The report about the proposed troop increase comes a day after U.S. Defense Secretary Ash Carter said Russia poses a great threat to the international order and U.S. global dominance.

Carter said Russia is conducting “challenging activities” at sea, in the air, in space as well as in cyberspace, and added that Moscow was “violating sovereignty in Ukraine and Georgia and actively trying to intimidate the Baltic states.”

Political and military analysts noted that Carter’s remarks were perhaps his strongest remarks about U.S. former Cold War enemy ever since becoming Pentagon chief this past February. However, Carter said that the White House does not seek a “cold, let alone a hot, war” with Russia, nor does the U.S. seek to make Russia an enemy.

“But make no mistake; the United States will defend our interests, our allies, the principled international order, and the positive future it affords us all,” he said.

NATO risks unleashing a nuclear war with Russia

It was also reported by The Journal that the Obama administration had issued a warning to some military officials in recent weeks to bring down the harshness of their comments about Russia.

“I fear that as we are dealing with Russia in Syria, the eyes are off [Eastern Europe],” Gen. Breedlove told The Wall Street Journal in an interview published late Sunday. “Why would we want our first negotiations on how we cooperate to be in Syria and then possibly allow the eyes of the world to accept what happened in Crimea?”

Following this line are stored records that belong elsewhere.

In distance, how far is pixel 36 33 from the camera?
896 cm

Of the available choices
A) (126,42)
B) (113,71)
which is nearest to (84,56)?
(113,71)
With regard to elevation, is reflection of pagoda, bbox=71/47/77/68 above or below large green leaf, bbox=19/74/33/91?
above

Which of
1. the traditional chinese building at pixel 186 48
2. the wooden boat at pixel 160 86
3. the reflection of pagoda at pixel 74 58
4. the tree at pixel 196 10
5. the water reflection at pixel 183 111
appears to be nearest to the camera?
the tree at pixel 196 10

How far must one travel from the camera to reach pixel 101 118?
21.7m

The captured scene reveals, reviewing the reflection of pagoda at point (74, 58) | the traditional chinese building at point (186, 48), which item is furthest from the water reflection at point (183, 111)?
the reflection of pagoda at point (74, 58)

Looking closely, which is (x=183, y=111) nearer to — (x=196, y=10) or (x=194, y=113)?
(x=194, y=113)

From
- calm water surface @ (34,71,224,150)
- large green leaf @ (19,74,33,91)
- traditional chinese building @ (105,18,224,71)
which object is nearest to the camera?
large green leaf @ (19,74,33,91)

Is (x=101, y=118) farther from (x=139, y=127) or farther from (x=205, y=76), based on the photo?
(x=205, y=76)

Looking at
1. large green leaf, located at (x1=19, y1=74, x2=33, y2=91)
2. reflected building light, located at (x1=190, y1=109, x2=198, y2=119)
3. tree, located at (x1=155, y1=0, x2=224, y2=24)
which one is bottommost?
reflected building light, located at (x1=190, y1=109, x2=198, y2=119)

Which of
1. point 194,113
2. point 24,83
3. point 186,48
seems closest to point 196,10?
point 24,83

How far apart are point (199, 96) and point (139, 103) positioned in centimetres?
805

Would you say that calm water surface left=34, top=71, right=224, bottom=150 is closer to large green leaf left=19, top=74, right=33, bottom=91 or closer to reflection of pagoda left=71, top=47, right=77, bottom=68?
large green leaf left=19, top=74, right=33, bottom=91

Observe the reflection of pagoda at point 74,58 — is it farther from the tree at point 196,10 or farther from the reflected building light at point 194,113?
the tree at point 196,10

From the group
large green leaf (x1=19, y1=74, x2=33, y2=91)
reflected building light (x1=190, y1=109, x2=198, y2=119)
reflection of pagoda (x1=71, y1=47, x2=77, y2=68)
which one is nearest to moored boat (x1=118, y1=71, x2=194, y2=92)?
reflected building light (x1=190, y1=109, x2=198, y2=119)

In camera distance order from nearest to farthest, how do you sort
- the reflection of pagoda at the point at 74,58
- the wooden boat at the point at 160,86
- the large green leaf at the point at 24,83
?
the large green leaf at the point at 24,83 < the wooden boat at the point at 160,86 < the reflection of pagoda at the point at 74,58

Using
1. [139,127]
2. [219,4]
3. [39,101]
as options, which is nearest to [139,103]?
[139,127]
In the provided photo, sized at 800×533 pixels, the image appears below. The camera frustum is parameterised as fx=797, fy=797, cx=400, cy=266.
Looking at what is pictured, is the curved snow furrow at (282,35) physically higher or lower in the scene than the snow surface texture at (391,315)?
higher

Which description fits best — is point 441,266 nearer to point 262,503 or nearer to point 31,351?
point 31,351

Last week, The Journal reported that some 4,000 NATO combat troops will be stationed in countries neighboring Russia. In Poland and the Baltics of Latvia, Lithuania, and Estonia, there will be from 800 to 1,000 soldiers stationed during the coldest tensions between Moscow and Washington since the end of the Cold War. The NATO’s decision has a high chance to escalate the risk of a war in Europe and a military confrontation between the world’s two largest nuclear powers: the U.S. and Russia.

And a nuclear war involving the U.S., NATO and Russia “would probably spell, if not the end of humanity, the end of any possibility of a comfortable future for humanity,” as reported by ValueWalk, citing Press TV’s interview with Don DeBar, U.S. political analyst.

“The challenge here is to deter further aggression without triggering that which you are trying to deter,” Gen. Milley told the Journal. “It is a very difficult proposition.”

NATO cannot counter Russia because of these four factors

NATO was surprised to learn about the new capabilities of the Russian armed forces, according to The Huffington Post. The news website lists four factors why Russia has surpassed NATO in the arms race.

The first one is that Russia is always ready to start sudden large-scale military drills involving tens of thousands of its troops, while NATO members require 2-year preparation for this kind of maneuvers. Russia regularly conducts military exercises similar to Trident Juncture-2015, which is NATO ongoing largest military drills in over a decade.

The second one is Russia’s military capabilities, which have become alarming for NATO’s strategists. The Huffington Post refers to the example of Kalibr missiles, the launch of which took place in the Caspian Sea and was watched by NATO on footages. NATO militaries are especially concerned that, being stationed in the Mediterranean Sea, such missiles can target even Berlin.

The third one is the consistency and the team spirit of Russia’s armed forces compared to NATO’s military units and brigades, which consist of troops from 28 members.

The fourth one is NATO’s inability to counter Russia in certain regions. Russia’s military capabilities do not let the Alliance to provide military aid to its allies in certain areas of the world.